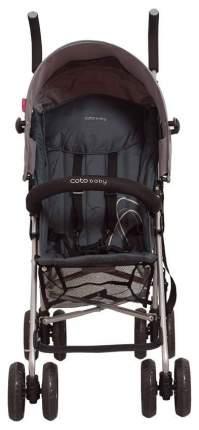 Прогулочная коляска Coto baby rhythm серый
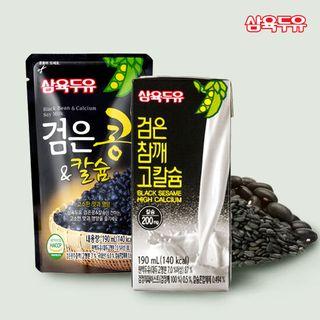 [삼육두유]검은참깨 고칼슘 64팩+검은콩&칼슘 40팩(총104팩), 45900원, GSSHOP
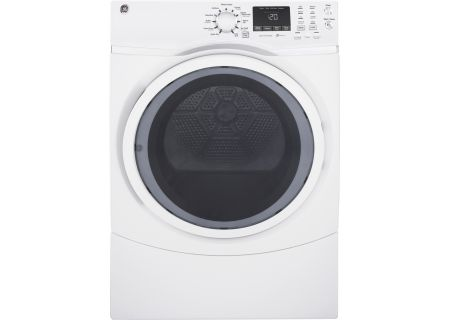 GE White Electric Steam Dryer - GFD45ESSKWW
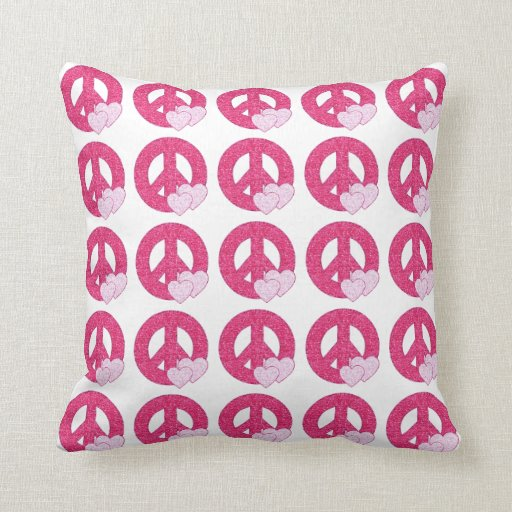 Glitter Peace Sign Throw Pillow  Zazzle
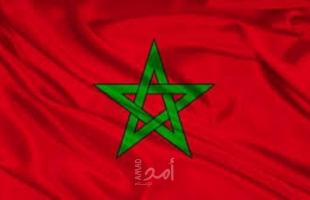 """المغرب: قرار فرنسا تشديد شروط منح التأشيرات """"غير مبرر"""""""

# [EXERCISE DETAILS]
Starting with the line that has "GE White Electric Steam Dryer - GFD45ESSKWW" and ending with the last line of the records, retype every line exactly and only those lines. Do not include the pictures.

# [ANSWER SPACE]
 GE White Electric Steam Dryer - GFD45ESSKWW
 Glitter Peace Sign Throw Pillow  Zazzle
 """المغرب: قرار فرنسا تشديد شروط منح التأشيرات """"غير مبرر"""""""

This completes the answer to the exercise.